:: Tasks to complete ::
1/ For the forum thread about selling handmade wooden planes, decide whether each statement agrees with the thread: (a) the proposed re-order coupon would stay valid for roughly three months; (b) purpleheart planes are the top sellers on eBay; (c) the suggested discount on small runs is 25%. Give yes or no for each, with the deciding words from the thread quoted exactly.
2/ Carry on the forum thread about selling handmade wooden planes, starting after its last line.
━━━ Text to read
I know he does - but I strongly suspect he'd choose to not impose.
| Have been following the same discussion on a number of boards - and
| he's received a lot of good advice already....
| If I had to pick just one thing - it'd be the deep discount
| specials.... keep'em to once a year (if at all).... he's trained
| his customers not to buy on an ongoing basis, and while he get's a
| lot of work with the specials, it's at a much lower margin than he
| needs...and there's an inevitable dry spell after...
Hmm. I should have recognized that (but didn't).
| If it was me - I'd do the following...
| 1) have a simple (from MFG/delivery standpoint) high utility
| introductory product at a lower price point.... like a block
| plane... 2) Sell planes with a re-order coupon for a discount....
| valid for something like 3 months...
| 3) Try and make more small runs (and put a small discount on those
| (to reflect economies of scale... say 10%)), instead of soliciting
| too much custom work... and put a small premium on the custom
Wizard advice! I may take some of that for myself! :-)
[ I especially like #2! ]
| Not much else I could add without knowing the ins and outs of his
I've walked in Steve's shoes - sort of (different product but same
class of problems) and your suggestions make perfect sense.
| Making a living off your own labour is a tough thing to do.... no
| matter what it is you do. Many undervalue their own work, usually
| by undervaluing time, or not paying as close attention to how much
| actual margin an activity generates (as opposed to how much gross
| sales are)...
BTDT - and I'm still fighting the urge to give my customers a better
deal than I'm willing to take for myself. Sometimes it seems that life
is all about finding the balance points; and suspect that this is one
of the important ones...
Thanks for responding. I felt awkward putting you on the spot as I
did; but you've made me glad I asked.
DeSoto, Iowa USA
very good advice.
I think part of my problem was I did not have anything to fall back
on. so when it was slow it was bad. then I would have a sale and it
would get me behind and then the problems happen.
I have worked out what I sell the most atleast on ebay, purpleheart
planes sell more then anything else.
I need to dump ebay. it helped at first but now it just hurts me.
I need to get a part time job when work is slow so I don't suffer. (
my buddy who has a shop on the other side of my wall may help me
get to shows and show off (G)
affordable handmade wooden planes
Steve.. I would guess from the quality of workmanship on your planes that you're
good at other types of wood work??
━━━━━━
━━━ Provided information
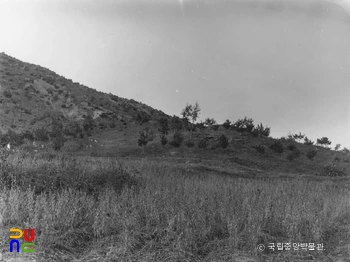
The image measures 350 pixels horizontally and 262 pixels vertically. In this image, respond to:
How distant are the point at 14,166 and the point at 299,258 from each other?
811cm

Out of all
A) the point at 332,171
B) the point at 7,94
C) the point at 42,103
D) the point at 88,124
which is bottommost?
the point at 332,171

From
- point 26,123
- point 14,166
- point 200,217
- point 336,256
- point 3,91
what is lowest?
point 336,256

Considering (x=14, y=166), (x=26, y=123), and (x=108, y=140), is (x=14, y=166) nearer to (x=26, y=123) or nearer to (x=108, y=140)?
(x=108, y=140)

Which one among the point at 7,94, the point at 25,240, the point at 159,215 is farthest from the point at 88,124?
the point at 25,240

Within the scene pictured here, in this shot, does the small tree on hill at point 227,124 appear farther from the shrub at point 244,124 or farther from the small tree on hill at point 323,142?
the small tree on hill at point 323,142

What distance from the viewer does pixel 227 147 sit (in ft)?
87.2

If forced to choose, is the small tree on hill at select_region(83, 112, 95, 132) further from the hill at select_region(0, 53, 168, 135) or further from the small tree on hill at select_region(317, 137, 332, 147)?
the small tree on hill at select_region(317, 137, 332, 147)

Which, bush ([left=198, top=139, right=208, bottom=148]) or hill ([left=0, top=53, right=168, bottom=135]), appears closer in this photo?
bush ([left=198, top=139, right=208, bottom=148])

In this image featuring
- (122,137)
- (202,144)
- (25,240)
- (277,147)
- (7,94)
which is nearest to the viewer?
(25,240)

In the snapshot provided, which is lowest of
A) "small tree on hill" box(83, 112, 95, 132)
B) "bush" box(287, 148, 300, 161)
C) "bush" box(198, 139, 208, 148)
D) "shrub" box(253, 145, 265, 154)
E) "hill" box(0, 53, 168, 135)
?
"bush" box(287, 148, 300, 161)

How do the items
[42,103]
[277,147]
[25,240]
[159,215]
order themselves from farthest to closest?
1. [42,103]
2. [277,147]
3. [159,215]
4. [25,240]

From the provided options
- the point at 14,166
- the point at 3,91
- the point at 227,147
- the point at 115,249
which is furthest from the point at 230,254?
the point at 3,91

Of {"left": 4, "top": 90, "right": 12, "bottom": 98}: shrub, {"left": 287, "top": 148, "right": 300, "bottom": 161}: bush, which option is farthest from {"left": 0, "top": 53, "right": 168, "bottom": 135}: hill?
{"left": 287, "top": 148, "right": 300, "bottom": 161}: bush

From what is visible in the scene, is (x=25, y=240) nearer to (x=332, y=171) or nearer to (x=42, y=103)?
(x=332, y=171)
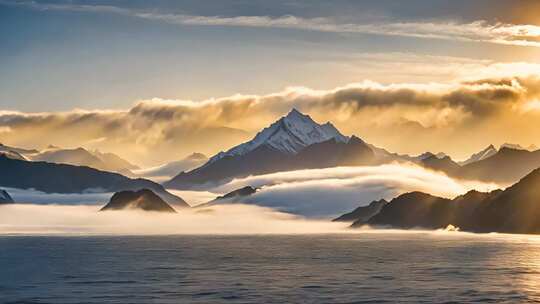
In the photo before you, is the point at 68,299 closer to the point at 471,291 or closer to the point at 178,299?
the point at 178,299

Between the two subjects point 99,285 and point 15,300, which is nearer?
point 15,300

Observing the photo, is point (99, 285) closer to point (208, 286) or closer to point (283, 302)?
point (208, 286)

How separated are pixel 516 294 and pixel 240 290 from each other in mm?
56182

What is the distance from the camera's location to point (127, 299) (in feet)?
552

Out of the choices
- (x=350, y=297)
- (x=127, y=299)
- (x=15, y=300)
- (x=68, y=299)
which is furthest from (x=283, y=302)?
(x=15, y=300)

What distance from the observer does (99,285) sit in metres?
199

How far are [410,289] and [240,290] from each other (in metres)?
36.1

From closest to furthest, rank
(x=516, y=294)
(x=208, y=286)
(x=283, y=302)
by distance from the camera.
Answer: (x=283, y=302) → (x=516, y=294) → (x=208, y=286)

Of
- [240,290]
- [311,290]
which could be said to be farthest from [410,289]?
[240,290]

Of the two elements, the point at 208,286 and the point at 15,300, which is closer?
the point at 15,300

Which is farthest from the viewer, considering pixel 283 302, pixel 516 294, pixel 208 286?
pixel 208 286

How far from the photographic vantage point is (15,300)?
171125 millimetres

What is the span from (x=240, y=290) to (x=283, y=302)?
23907 millimetres

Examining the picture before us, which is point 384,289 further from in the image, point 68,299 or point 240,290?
point 68,299
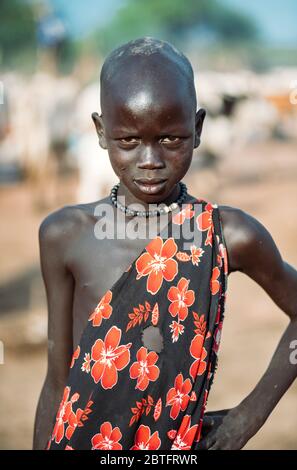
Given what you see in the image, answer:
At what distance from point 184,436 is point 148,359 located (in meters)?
0.18

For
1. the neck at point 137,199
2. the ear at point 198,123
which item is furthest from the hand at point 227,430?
the ear at point 198,123

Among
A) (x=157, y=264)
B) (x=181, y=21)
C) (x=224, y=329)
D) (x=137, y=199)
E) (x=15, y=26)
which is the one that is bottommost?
━━━━━━
:: Answers by task ::
1/
(a) Yes: "valid for something like 3 months..."
(b) Yes: "purpleheart planes sell more then anything else."
(c) No: "say 10%"

2/
I mention this from the woodturner's standpoint... few folks are lucky enough to
earn a living by JUST turning... so they build custom furniture, give turning
classes, or whatever... basically using 2 or more skills (not counting
marketing, of course), to even out the cash flow...
I feel your pain... if I only learned one thing as a Realtor/loan broker all
those years it was that "Cash is important, but it's cash FLOW that keeps you
Please remove splinters before emailing
On Mon, 19 Dec 2005 09:15:15 -0800, mac davis wrote:
You're cranking out planes even when orders are slow, correct?
Ebay is an efficient market. Any product is worth exactly what someone is
willing to pay for it. Ebay is telling you your price point. (I had
guessed that's why you sold there.)
This custom plane biz looks just like the custom software biz. I don't
know the economics term for this, but you're selling your time. Write a
book and then sell it over and over; make a custom item and you sell it
Can you tune planes more efficiently if you have a row of them in front of
you? Do one operation on all of them, then do the next op.
Mr Knight, meet Mr Ford.
well of course but ebay is not a real good indicator of value. not
when junk goes for more then new quite a bit.
not when a lower quality item sells for more because it has a
certain name stamped on it. ebay is good for some items and bad for
others. anything handmade really does to sell well on ebay.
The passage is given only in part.